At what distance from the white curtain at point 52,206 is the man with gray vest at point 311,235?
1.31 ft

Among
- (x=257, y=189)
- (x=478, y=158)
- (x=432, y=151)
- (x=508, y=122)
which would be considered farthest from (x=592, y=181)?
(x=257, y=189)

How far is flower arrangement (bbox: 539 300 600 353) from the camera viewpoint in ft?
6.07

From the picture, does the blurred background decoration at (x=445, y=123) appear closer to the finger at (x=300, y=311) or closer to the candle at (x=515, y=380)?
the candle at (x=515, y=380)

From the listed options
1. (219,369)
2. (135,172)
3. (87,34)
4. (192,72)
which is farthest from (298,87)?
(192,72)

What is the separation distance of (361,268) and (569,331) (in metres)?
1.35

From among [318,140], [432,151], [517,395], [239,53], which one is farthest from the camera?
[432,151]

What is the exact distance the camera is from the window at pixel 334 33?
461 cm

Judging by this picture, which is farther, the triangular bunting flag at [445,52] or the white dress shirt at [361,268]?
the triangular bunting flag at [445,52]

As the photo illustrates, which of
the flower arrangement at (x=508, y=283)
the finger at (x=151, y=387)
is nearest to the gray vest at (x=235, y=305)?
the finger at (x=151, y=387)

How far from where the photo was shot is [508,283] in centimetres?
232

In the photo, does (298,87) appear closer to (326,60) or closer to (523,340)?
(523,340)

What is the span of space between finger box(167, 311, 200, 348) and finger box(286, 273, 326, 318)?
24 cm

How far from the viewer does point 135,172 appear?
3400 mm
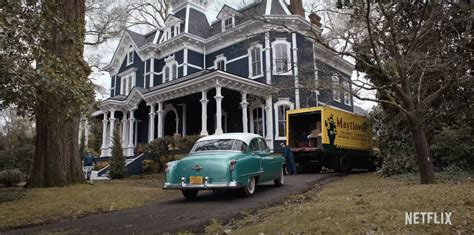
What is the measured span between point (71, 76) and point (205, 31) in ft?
71.1

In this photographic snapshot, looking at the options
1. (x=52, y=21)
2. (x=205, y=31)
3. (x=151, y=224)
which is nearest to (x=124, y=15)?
(x=205, y=31)

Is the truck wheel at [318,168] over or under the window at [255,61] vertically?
under

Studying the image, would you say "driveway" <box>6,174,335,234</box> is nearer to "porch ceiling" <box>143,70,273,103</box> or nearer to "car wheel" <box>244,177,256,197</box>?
"car wheel" <box>244,177,256,197</box>

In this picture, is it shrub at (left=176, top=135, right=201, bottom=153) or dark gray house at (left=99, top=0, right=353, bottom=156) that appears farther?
dark gray house at (left=99, top=0, right=353, bottom=156)

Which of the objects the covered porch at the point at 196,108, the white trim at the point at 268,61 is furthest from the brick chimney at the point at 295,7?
the covered porch at the point at 196,108

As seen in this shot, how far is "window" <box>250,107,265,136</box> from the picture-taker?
24203 mm

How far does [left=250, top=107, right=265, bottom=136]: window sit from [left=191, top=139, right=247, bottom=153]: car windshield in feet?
46.0

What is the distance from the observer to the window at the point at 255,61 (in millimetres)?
24328

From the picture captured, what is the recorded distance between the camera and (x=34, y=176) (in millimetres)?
11922

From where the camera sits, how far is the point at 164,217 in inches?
278

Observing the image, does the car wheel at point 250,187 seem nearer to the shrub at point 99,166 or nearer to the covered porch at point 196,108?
the covered porch at point 196,108

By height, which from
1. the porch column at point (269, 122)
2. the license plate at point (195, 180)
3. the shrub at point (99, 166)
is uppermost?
the porch column at point (269, 122)

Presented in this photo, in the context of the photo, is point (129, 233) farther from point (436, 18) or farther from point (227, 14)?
point (227, 14)

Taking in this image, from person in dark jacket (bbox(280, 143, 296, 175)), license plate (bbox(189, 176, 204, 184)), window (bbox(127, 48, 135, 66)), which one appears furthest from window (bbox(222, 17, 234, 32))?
license plate (bbox(189, 176, 204, 184))
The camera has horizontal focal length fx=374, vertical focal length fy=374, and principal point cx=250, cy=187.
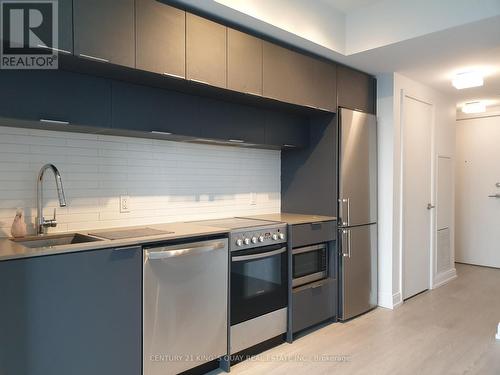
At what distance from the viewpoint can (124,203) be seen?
2617 mm

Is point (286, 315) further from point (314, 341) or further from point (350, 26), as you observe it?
point (350, 26)

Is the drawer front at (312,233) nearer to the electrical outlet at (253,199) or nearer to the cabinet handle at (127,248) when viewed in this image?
the electrical outlet at (253,199)

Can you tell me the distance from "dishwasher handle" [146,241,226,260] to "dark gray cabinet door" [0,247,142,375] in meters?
0.07

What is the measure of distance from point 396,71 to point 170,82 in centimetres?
240

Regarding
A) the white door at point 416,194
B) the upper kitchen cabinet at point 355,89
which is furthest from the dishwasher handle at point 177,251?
the white door at point 416,194

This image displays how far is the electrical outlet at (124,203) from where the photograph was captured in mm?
2604

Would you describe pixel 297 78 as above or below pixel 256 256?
above

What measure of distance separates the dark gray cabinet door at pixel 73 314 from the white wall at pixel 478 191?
17.8 feet

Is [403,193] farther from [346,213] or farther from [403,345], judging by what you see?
[403,345]

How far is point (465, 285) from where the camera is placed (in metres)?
4.58

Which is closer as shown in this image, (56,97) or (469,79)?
(56,97)

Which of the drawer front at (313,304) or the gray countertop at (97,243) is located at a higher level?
the gray countertop at (97,243)

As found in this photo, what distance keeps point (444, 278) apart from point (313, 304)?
2.51 m

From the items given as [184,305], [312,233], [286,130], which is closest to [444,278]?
____________________
**Written task**
Rewrite all of the material with every "camera" swapped for "lens" and nothing else changed. Omit the pictures from your answer.

**Written solution**
At what distance from the white curtain at point 52,206 is the man with gray vest at point 311,235?
1.31 ft

Among
- (x=257, y=189)
- (x=478, y=158)
- (x=432, y=151)
- (x=508, y=122)
which would be considered farthest from (x=592, y=181)?
(x=257, y=189)

How far is flower arrangement (bbox: 539 300 600 353) from the lens viewpoint in ft?
6.07

From the picture, does the blurred background decoration at (x=445, y=123) appear closer to the finger at (x=300, y=311) or closer to the candle at (x=515, y=380)?
the candle at (x=515, y=380)

From the listed options
1. (219,369)
2. (135,172)
3. (87,34)
4. (192,72)
which is farthest from (298,87)?
(192,72)

What is the separation distance of (361,268) and (569,331) (in metres)?
1.35

From among [318,140], [432,151], [517,395], [239,53], which one is farthest from the lens?
[432,151]

What is the exact distance the lens is from the window at pixel 334 33?
461 cm

Judging by this picture, which is farther, the triangular bunting flag at [445,52] or the white dress shirt at [361,268]?
the triangular bunting flag at [445,52]

As the photo illustrates, which of
the flower arrangement at (x=508, y=283)
the finger at (x=151, y=387)
is nearest to the gray vest at (x=235, y=305)?
the finger at (x=151, y=387)

How far from where the photo was shot is [508,283] in centimetres?
232

In the photo, does (298,87) appear closer to (326,60) or closer to (523,340)?
(523,340)

What is the span of space between finger box(167, 311, 200, 348) and finger box(286, 273, 326, 318)?
24 cm

How far from the viewer does point 135,172 appear?
3400 mm
What is the measured span between point (71, 76) and point (205, 31) in ft?
71.1

In this photographic snapshot, looking at the options
1. (x=52, y=21)
2. (x=205, y=31)
3. (x=151, y=224)
which is nearest to (x=124, y=15)?
(x=205, y=31)

Is the truck wheel at [318,168] over or under the window at [255,61] vertically?
under

Studying the image, would you say "driveway" <box>6,174,335,234</box> is nearer to "porch ceiling" <box>143,70,273,103</box> or nearer to "car wheel" <box>244,177,256,197</box>?
"car wheel" <box>244,177,256,197</box>

In this picture, is it shrub at (left=176, top=135, right=201, bottom=153) or dark gray house at (left=99, top=0, right=353, bottom=156) that appears farther?
dark gray house at (left=99, top=0, right=353, bottom=156)

Which of the objects the covered porch at the point at 196,108, the white trim at the point at 268,61 is furthest from the brick chimney at the point at 295,7?
the covered porch at the point at 196,108

As seen in this shot, how far is "window" <box>250,107,265,136</box> from the picture-taker?
24203 mm

How far does [left=250, top=107, right=265, bottom=136]: window sit from [left=191, top=139, right=247, bottom=153]: car windshield in feet?
46.0

What is the distance from the observer to the window at the point at 255,61 (in millimetres)?
24328

From the picture captured, what is the recorded distance between the lens and (x=34, y=176) (in millimetres)?
11922

From where the lens sits, how far is the point at 164,217 in inches?
278

Observing the image, does the car wheel at point 250,187 seem nearer to the shrub at point 99,166 or nearer to the covered porch at point 196,108?
the covered porch at point 196,108

By height, which from
1. the porch column at point (269, 122)
2. the license plate at point (195, 180)
3. the shrub at point (99, 166)
is uppermost?
the porch column at point (269, 122)

Presented in this photo, in the context of the photo, is point (129, 233) farther from point (436, 18) or farther from point (227, 14)?
point (227, 14)

Taking in this image, from person in dark jacket (bbox(280, 143, 296, 175)), license plate (bbox(189, 176, 204, 184)), window (bbox(127, 48, 135, 66)), which one appears furthest from window (bbox(222, 17, 234, 32))?
license plate (bbox(189, 176, 204, 184))
The lens has horizontal focal length fx=374, vertical focal length fy=374, and principal point cx=250, cy=187.
At what distance from the viewpoint can (124,203) be seen?
2617 mm

Is point (286, 315) further from point (314, 341) or further from point (350, 26), as you observe it?
point (350, 26)

Is the drawer front at (312,233) nearer to the electrical outlet at (253,199) or nearer to the cabinet handle at (127,248) when viewed in this image?
the electrical outlet at (253,199)

Can you tell me the distance from "dishwasher handle" [146,241,226,260] to "dark gray cabinet door" [0,247,142,375] in meters?
0.07

What is the measure of distance from point 396,71 to point 170,82 in centimetres?
240

Regarding
A) the white door at point 416,194
B) the upper kitchen cabinet at point 355,89
which is furthest from the dishwasher handle at point 177,251?
the white door at point 416,194

This image displays how far is the electrical outlet at (124,203) from where the photograph was captured in mm?
2604

Would you describe pixel 297 78 as above or below pixel 256 256?
above

What measure of distance separates the dark gray cabinet door at pixel 73 314 from the white wall at pixel 478 191?
17.8 feet

Is [403,193] farther from [346,213] or farther from [403,345], judging by what you see?
[403,345]

How far is point (465, 285) from where the lens is placed (in metres)?
4.58

Which is closer as shown in this image, (56,97) or (469,79)?
(56,97)

Which of the drawer front at (313,304) or the gray countertop at (97,243) is located at a higher level?
the gray countertop at (97,243)

As found in this photo, what distance keeps point (444, 278) apart from point (313, 304)?
2.51 m

From the items given as [184,305], [312,233], [286,130], which is closest to [444,278]?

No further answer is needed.